* Instructions:
A. Answer these questions using the passage, one answer per line, marked to match.
(i) Above what BMI were patients excluded from the study?
(ii) What two criteria did the study use to define a positive response to therapy?
(iii) What percentage of study subjects did not achieve benefit?
B. Reproduce the passage word for word, everything from "The study used" down to "in treatment response.".

* Passage:
......
Patients with BMI > 32 kg/m2 were excluded. This would include a subset of patients with mild-moderate obesity (BMI 30-35 kg/m2) and eliminate anyone with severe (BMI 35-40 kg/m2) or morbid (BMI > 45 kg/m2) obesity. With increasing weight, excessive neck soft tissue in obese patients contributes to airway collapse even in the presence of optimal tongue positioning. It is not clear, however, if the cutoff point used in this study represents the upper limit of efficacy for this therapy.
The study used a "permissive" definition of a positive response to therapy, using criteria of AHI < 20 and overall AHI reduction by 50%, as evidence of benefit. Patients with AHI values in the 5-20 range are treated with CPAP by many practitioners. Furthermore, successful CPAP therapy is typically considered to be "curative" when AHI is reduced into the normal range (< 5). Even with the liberal definition of treatment effect used in this study, 34% of study subjects did not achieve benefit. Given the profound reductions in mean AHI, there may have been significant inter-subject variability in treatment response.
......
* Provided material:
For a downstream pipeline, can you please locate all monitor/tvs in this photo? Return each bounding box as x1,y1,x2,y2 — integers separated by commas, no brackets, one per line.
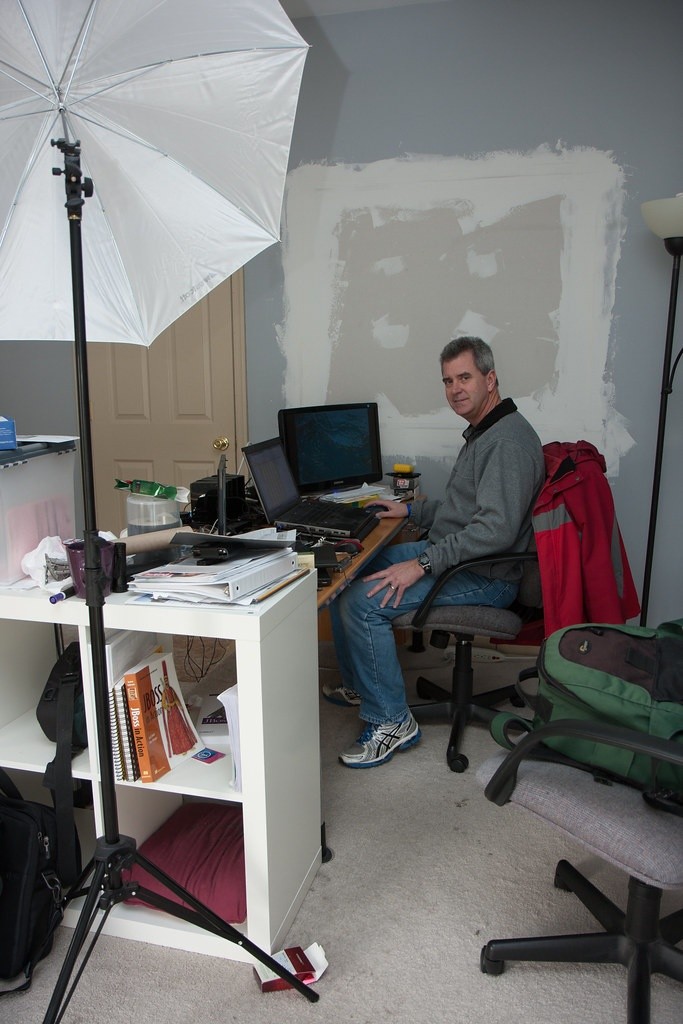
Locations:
278,403,383,496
......
* Solutions:
A.
(i) Patients with a BMI above 32 kg/m2 were excluded.
(ii) An AHI below 20 and an overall AHI reduction of 50%.
(iii) 34% of study subjects did not achieve benefit.

B.
The study used a "permissive" definition of a positive response to therapy, using criteria of AHI < 20 and overall AHI reduction by 50%, as evidence of benefit. Patients with AHI values in the 5-20 range are treated with CPAP by many practitioners. Furthermore, successful CPAP therapy is typically considered to be "curative" when AHI is reduced into the normal range (< 5). Even with the liberal definition of treatment effect used in this study, 34% of study subjects did not achieve benefit. Given the profound reductions in mean AHI, there may have been significant inter-subject variability in treatment response.